Just basic general bore stuff. I love retirement!

Upsidedownagain · 14/07/2022 13:33

Anything and everything. Our children, especially when they have issues, plans for our house, politics and news items, family and friends' news, tv programmes we've watched together, what to eat, our jobs, our school days and education (don't know why but it often comes up), etc, etc

Talking is never an issue, although I don't always want to chat when he does- I like 'me' time. I always eat breakfast alone, for example, except when we are on holiday.

But I don't think our relationship is as good as it should be even so! There's more to a relationship than having a chat! (And there are a lot of people I can chat with easily!)

justamushypea · 14/07/2022 13:38

The kids
What we are doing at the weekend (I usually have to tell him about 10 times a week!!)
What's on TV
Who said what at work
The garden
His car
Which bin goes out this week ....
loads of other nonsense.
We don't talk about politics, because we usually disagree, and he doesn't really do in depth 'feelings' talk but we rub along ok.

BitOutOfPractice · 14/07/2022 13:42

I think if you start to overthink it then it will become stilted.

I only saw DP for 10 minutes this morning but we talked about erm, getting a doctor's appointment, the weather, weekend plans, what he was doing at the gym today. Really mundane stuff.

We tend to chat more when we are out having dinner / a pint. How about trying that?

knittingaddict · 14/07/2022 13:52

Married 35 plus years.

Politics.
Today's Wordle/Quordle/Heardle/Framed.
News stories.
Shared and independant hobbies.
Where we want to go at the weekend.
Family stuff.
How completely stressed we are after the last few years.
Gardening.
A little bit about husband's job, but not often.
How adorable my daughter's puppy is.
TV programs that we are enjoying or not.
Women's rights and gender issues.

There's lots more, but those are recent subjects.

=======

### Exercise instructions:
**A)** List the usernames of everyone who posts in the forum thread about what couples talk about.
**B)** Using the forum thread about what couples talk about, answer these:
(i) How long has knittingaddict been married?
(ii) For how long did BitOutOfPractice see DP this morning?
(iii) Which meal does Upsidedownagain always eat alone, except on holiday?
**C)** Extend the forum thread about what couples talk about, starting after its final line.

=======

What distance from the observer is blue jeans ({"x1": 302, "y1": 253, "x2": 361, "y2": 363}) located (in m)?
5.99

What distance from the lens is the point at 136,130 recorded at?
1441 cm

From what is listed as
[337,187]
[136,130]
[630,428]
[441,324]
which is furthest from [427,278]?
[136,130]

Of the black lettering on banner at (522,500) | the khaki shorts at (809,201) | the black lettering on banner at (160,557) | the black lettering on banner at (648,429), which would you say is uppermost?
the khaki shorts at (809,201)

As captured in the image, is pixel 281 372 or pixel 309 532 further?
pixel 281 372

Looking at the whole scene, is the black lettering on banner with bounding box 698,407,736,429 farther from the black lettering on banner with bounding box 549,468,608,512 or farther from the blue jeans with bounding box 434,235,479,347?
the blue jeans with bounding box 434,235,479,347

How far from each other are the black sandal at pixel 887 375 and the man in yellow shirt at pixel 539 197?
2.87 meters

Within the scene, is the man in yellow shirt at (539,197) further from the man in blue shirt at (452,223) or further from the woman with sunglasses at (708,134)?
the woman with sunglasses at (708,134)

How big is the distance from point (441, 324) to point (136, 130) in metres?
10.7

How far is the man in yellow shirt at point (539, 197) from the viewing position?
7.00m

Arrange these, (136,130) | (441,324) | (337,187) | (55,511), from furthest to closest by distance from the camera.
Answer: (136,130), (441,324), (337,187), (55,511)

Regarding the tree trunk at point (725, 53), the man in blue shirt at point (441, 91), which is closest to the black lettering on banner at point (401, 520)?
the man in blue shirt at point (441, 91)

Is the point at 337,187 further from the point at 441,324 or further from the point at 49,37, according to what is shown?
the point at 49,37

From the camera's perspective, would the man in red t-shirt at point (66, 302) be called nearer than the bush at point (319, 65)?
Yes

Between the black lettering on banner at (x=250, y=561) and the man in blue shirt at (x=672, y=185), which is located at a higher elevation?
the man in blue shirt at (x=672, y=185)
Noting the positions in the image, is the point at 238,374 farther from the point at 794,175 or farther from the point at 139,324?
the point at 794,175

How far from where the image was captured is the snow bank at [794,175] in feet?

=======

### Answers to the problems:
**A)**
Upsidedownagain
justamushypea
BitOutOfPractice
knittingaddict

**B)**
(i) 35 plus years.
(ii) 10 minutes.
(iii) Breakfast.

**C)**
ihavenocats · 14/07/2022 14:09

We talk about creative things we are doing.
State of current affairs and debates on political topics.
Our friends and family.
Our animals we keep.
Our work a little, but we both find the other's work quite boring.
Our future plans.
Music.
Movies.

We've only been together five years.

AppleHa · 14/07/2022 14:17

DH and I have been together 22 years and also work together, although we are both freelancers, we sit beside each other all day typing away - he is next to me right now! We don't tend to talk much during the day as we are just getting on with work (or procrastinating and pretending we are getting on with work).

Just thinking over the last few das we have talked about: politics seriously, politics jokingly (eg Tory Beatles songs), our upcoming holiday, gender issues, health issues, the wider family and what they are up to, events we have coming up, food, music, pets, the TV programme we are watching (that cyber war one with Simon Pegg), the Tour de France, the weather...and of course the kids.

I just asked him how you do percentage increases and decreases...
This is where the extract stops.